All of my camera bodies have been purchased as used and I have never had an issue with them. I was having problems with my D610 caching the images fast enough, in fact, it wasn’t writing all the pictures to the SD cards. Yes, I checked my cards, they were fine. After some research, it seems like this was a standard issue. So it is now relegated to my 2nd, lesser used camera in which I use my 80-200 2.8 on.
This is my favorite lens. Its fast, its sharp, and the 2.8 lets in lots of light and gives me the beautiful bokeh that I love. Yes, it is more expensive than what some consider the walk around lens, but it is worth every cent!

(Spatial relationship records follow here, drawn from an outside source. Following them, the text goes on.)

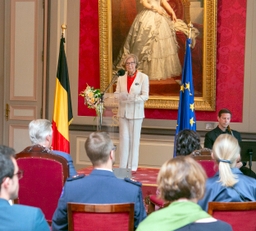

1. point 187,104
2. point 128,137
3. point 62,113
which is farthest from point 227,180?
point 128,137

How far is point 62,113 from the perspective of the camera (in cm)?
685

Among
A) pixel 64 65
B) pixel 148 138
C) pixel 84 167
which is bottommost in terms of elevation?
pixel 84 167

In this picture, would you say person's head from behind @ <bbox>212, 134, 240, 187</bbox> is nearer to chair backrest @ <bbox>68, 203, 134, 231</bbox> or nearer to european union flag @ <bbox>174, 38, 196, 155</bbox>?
chair backrest @ <bbox>68, 203, 134, 231</bbox>

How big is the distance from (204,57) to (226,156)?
525cm

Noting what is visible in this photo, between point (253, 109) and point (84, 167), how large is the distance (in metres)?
2.98

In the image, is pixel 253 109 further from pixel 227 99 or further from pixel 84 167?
pixel 84 167

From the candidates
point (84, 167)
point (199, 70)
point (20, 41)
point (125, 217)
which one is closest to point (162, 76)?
point (199, 70)

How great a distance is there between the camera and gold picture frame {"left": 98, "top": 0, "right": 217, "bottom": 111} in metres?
8.04

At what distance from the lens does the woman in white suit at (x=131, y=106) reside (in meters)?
7.28

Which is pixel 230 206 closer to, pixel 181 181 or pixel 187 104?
pixel 181 181

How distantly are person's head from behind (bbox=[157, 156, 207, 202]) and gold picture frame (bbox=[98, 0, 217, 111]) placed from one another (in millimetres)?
6074

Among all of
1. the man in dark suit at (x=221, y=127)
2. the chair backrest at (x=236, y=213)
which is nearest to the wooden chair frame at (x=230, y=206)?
the chair backrest at (x=236, y=213)

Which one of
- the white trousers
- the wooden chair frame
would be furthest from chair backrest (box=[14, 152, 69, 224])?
the white trousers

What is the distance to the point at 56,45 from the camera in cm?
898
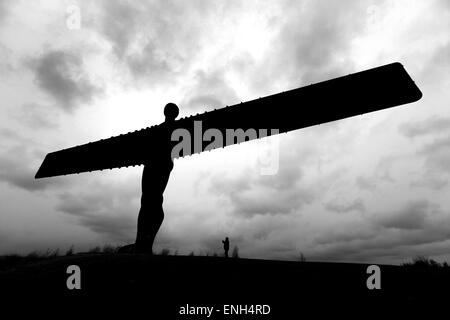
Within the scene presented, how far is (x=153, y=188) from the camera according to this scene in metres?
5.11

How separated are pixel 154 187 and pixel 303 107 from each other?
8.10 ft

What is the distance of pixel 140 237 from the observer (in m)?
4.96

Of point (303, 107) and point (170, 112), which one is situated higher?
point (170, 112)

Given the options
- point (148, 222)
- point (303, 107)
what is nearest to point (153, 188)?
point (148, 222)

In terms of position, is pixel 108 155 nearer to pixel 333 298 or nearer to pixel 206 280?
pixel 206 280

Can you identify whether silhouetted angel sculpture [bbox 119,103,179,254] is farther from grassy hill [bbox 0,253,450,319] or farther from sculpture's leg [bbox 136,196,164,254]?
grassy hill [bbox 0,253,450,319]

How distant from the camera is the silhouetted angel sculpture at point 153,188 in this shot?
16.3 feet

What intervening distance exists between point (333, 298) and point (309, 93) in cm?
252

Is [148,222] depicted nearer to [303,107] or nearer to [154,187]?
[154,187]

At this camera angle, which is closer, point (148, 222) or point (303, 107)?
point (303, 107)

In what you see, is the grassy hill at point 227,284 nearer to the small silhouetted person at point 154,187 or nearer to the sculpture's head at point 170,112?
the small silhouetted person at point 154,187

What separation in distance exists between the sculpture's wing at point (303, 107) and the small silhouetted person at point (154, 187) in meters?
0.11

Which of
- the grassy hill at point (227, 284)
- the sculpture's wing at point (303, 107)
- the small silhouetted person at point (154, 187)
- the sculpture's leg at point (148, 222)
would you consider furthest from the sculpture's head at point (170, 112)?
the grassy hill at point (227, 284)
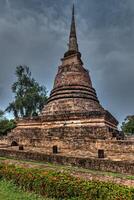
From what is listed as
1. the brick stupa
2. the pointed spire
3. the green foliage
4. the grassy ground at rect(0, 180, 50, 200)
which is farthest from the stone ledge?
the pointed spire

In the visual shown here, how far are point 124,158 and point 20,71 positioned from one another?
26.6 m

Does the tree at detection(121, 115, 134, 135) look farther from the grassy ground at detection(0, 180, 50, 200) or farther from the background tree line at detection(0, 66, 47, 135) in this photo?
the grassy ground at detection(0, 180, 50, 200)

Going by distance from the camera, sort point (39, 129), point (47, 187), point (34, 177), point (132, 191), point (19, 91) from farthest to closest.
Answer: point (19, 91)
point (39, 129)
point (34, 177)
point (47, 187)
point (132, 191)

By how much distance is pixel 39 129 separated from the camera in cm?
2141

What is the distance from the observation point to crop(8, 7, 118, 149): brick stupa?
18.8 metres

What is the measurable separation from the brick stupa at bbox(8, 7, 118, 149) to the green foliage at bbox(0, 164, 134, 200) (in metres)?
8.07

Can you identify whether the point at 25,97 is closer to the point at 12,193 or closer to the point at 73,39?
the point at 73,39

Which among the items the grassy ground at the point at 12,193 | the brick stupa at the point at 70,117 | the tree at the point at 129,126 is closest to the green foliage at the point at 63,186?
the grassy ground at the point at 12,193

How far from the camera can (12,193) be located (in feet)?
31.9

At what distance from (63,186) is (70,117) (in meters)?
11.4

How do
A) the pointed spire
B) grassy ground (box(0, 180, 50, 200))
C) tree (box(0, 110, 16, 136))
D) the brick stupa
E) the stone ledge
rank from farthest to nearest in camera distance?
1. tree (box(0, 110, 16, 136))
2. the pointed spire
3. the brick stupa
4. the stone ledge
5. grassy ground (box(0, 180, 50, 200))

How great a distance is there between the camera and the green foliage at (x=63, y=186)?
7668 mm

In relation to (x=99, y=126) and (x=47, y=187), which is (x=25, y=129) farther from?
(x=47, y=187)

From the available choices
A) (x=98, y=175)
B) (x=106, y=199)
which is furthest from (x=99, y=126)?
(x=106, y=199)
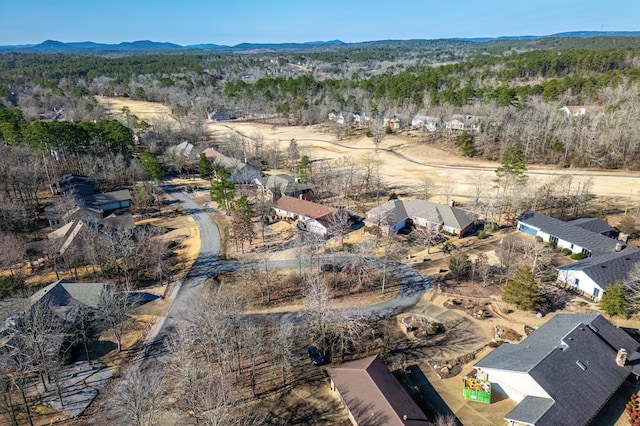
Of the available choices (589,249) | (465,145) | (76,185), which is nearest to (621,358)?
(589,249)

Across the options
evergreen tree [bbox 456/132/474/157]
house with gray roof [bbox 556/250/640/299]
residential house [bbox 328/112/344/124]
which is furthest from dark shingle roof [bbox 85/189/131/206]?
residential house [bbox 328/112/344/124]

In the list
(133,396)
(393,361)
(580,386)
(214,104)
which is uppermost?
(214,104)

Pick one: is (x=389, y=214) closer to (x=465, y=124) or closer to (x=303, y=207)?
(x=303, y=207)

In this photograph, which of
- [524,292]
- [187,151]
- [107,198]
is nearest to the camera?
[524,292]

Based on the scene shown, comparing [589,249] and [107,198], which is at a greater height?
[107,198]

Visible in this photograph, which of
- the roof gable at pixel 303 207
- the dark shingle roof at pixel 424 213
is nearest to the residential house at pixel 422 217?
the dark shingle roof at pixel 424 213

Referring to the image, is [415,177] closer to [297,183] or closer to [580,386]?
[297,183]

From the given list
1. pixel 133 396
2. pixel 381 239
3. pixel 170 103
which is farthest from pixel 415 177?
pixel 170 103
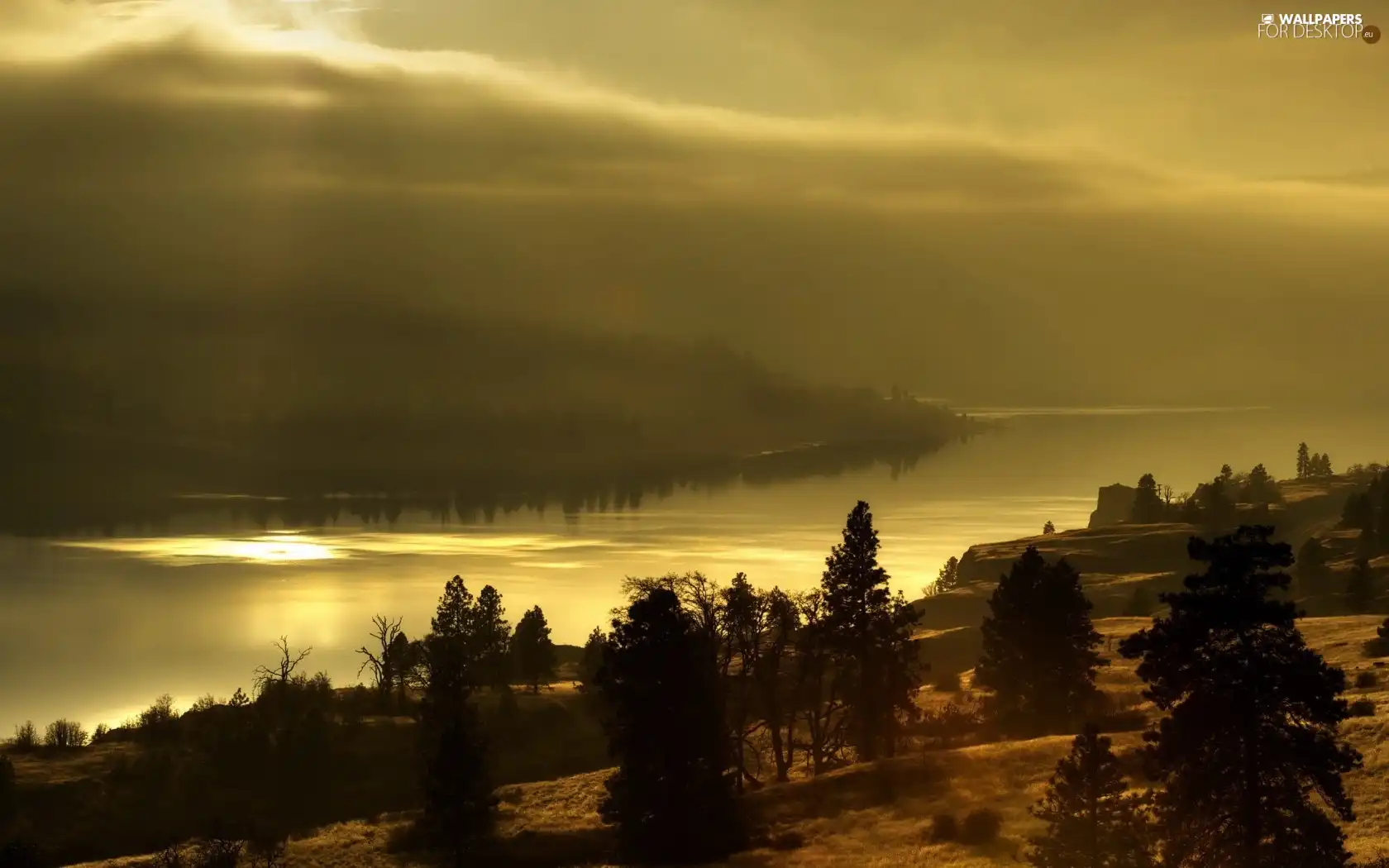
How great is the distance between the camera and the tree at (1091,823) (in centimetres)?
3850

This one barely leaves my D750.
As I got more and more experienced, I started noticing the chromatic aberration in my Nikkor 18-200, especially when shooting in full sun. I could fix that in post process, but I like to capture things correctly in camera as much as I can. Upgrading lenses have indeed decreased editing time and significantly improved the sharpness in my lenses. I also have the Nikkor 80-200 2.8 (the grandfather to the newer Nikkor 70-200 2.8) and the 105macro that I keep on my other camera body when I shoot. Smooth transition for when moments happen that need a little closer look! All I need is the wide angle, and I have the holy trinity of Nikon lenses.

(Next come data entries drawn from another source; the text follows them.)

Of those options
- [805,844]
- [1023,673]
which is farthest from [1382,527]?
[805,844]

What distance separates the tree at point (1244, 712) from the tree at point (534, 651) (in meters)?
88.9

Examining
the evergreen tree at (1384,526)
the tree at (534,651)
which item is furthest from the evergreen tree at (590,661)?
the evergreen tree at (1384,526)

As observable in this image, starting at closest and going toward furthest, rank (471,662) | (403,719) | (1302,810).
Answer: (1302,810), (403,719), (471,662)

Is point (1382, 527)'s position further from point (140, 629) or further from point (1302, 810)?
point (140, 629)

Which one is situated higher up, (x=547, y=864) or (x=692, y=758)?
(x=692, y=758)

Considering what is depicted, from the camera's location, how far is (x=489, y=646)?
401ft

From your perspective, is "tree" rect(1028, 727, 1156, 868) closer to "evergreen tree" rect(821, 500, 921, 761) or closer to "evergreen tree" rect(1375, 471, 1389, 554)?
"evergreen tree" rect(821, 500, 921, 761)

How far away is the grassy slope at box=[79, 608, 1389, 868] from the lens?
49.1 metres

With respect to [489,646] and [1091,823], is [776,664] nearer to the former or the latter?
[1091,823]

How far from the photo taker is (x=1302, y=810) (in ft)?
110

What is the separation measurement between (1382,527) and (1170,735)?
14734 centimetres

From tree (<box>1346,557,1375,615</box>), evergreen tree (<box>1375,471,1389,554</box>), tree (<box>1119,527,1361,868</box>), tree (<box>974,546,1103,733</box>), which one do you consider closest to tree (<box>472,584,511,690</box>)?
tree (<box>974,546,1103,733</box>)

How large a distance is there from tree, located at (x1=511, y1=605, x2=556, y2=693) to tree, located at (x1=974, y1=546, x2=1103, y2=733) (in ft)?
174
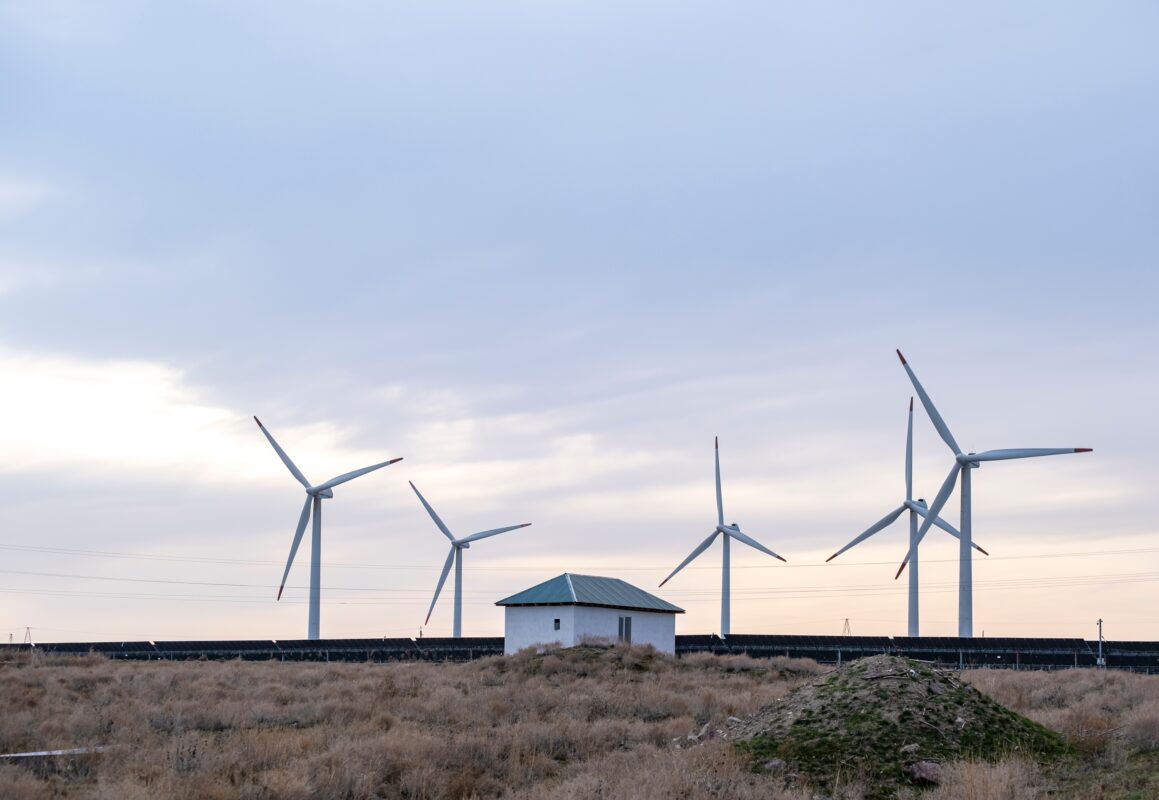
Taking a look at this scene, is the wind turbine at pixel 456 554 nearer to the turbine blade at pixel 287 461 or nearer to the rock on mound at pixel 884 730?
the turbine blade at pixel 287 461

My husband says that I should get a job in a test lab because I seem to break almost everything. It’s true, especially when it comes to speed lights. Dropping them or having a light stand tip over is a typical thing for me. I average about three broken speed lights a year. Luckily, these babies take a beating, are a great price, and Amazon offers a warranty on damage done to them. What isn’t to like!
I did have a Nikon SB600 in this rotation, but when it died, it was about twice the cost of these to replace. Rarely do I have any issues with the Yongnuo flashes and triggers, so now I just purchase these.
Having a total of 4 of these, I rarely use all of them. Two of them are in heavy rotation as most situations rarely call for more. However, I am shooting in larger and larger inside venues. Being able to put up one in each corner helps with the lighting and making sure that your wedding images are incredible.
You need something to hold your lights while your shooting, otherwise your arm is going to get mighty tired.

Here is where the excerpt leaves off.